Testing that the bot sticks to the data and does not form malicious data over loosely related data. Thus, it should be validated to ensure that the response is totally in sync with the data and every bit and piece should be factual.
Test case for within scope but unavailable data. The below example depicts how to verify.

Ex.
Scope: Snacks store
Available data is around various kinds of Chinese snacking items and customized toppings available. Toppings include vegetables, sauce type, etc.
Query: Suggest to me something healthy from your store.
Response: The response is only around vegetables and very overpromising for healthy eating like “As you are looking for something healthy, we provide you with a range of various vegetables as toppings which can help you add nutrition to your diet even while snacking. What’s your mood for today? Here is the menu....”
Note: Title/Descriptions about available items never mentioned about healthy eating/snacking.

Insights:

The tester should consider low-priority data or associated data and make general query test cases over these data. Like in the above, vegetables within the toppings section are not part of the main menu data, i.e., various types and names of Chinese cuisines.

3. What if data is available but there are differences in some of the data categories?

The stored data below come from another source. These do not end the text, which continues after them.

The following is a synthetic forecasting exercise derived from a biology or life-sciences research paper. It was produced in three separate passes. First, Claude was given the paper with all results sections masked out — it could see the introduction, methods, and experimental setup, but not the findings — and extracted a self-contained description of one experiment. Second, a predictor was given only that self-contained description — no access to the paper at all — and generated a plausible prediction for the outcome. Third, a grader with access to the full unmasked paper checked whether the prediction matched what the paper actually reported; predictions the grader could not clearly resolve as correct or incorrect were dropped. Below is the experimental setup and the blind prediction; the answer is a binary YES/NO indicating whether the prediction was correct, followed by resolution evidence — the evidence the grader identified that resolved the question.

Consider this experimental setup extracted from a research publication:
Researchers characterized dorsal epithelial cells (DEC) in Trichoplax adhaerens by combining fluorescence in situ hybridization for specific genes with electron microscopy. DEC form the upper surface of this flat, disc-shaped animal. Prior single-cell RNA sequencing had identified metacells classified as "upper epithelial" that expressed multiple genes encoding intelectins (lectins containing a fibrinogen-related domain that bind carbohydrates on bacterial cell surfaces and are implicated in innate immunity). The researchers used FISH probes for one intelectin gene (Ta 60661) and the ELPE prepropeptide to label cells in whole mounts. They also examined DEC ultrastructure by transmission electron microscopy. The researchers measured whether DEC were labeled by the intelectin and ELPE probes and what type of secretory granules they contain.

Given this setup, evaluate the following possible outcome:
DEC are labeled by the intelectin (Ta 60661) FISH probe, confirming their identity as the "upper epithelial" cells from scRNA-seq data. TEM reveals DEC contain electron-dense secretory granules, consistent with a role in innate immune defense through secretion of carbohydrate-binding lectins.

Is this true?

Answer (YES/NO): YES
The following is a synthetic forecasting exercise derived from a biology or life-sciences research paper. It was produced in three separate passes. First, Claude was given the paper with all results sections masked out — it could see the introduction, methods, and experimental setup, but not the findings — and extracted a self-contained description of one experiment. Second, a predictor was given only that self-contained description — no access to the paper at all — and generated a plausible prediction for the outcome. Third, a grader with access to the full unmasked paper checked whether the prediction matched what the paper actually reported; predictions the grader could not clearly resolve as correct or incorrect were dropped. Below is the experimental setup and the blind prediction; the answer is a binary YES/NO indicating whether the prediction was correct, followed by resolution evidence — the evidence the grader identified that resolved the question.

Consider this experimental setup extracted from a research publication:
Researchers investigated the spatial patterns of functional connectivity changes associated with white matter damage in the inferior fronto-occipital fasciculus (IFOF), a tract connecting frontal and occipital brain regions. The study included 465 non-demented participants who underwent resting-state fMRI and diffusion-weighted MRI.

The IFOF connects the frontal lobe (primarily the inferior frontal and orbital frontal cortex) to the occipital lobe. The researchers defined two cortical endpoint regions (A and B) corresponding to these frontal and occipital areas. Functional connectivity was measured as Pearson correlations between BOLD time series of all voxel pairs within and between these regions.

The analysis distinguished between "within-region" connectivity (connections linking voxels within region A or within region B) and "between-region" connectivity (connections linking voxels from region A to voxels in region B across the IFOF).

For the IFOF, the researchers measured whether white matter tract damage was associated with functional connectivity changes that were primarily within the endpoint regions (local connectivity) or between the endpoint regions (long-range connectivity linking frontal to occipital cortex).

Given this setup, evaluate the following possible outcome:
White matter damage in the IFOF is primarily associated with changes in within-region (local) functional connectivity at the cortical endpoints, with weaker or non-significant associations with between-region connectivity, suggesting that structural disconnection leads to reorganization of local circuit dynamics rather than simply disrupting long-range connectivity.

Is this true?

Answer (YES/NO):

In this instance, the challenge arose as data underwent edits to align with user queries. Unlike the previous scenario, a greater alignment with the queries was achieved, with only a minor section found to be disconnected. This disconnected portion was seamlessly replaced to meet the query requirements.

Hallucination-related hurdles at ExpertGuru:

For product recommendation queries, our product title was edited. Only a word or two were replaced not all.

General testing solutions:

Test cases where around 80-90% of queries matched available data while the rest was disconnected from the data.

Ex.
Scope: Electronics
Data: Only laptops available
Query: "Show me some available desktop computers with a fast processor and long battery life for gaming."
Response: "Here are some desktop computers with a fast processor and long battery life suitable for gaming as well." + the product title of laptop computer was edited by the desktop computer for response + product images are of the laptop.
Note : In the above example, the text response aligned appropriately with the given query, but editing at the data level was conducted to generate a response that lacked accuracy. Furthermore, since product images are sourced from the database, they reflect the actual data. Consequently, there is a discrepancy between the text response and the displayed products.

Insights:

The tester should scrutinize the intricacies of the data, creating test cases that focus on data details, especially in queries that emphasize numerous data particulars. Subsequently, one should skillfully tweak a word or two for comprehensive testing which makes a data unavailable case.

Conclusion

The tester should have a know-how of the data injected into the application. The general steps to help in creating test cases involve:

Prompt reading: Prompts are rules which influence the content of ChatGPT replies. The quality and specificity of the prompt can significantly impact the generated output. Also, hallucinations can be handled via prompts only, so it is the responsibility of the tester to consistently update the prompt engineer with any encountered issues.
Business/Application data knowledge: The tester should have a deep knowledge of application data and its variety, types, related data, related but unavailable content, etc. So, here, the responsibilities of the tester involve deep data examination and then test case creation.
Testing thoroughly could be a game changer: The verification and validation of responses are highly important as this application deals with large data handling.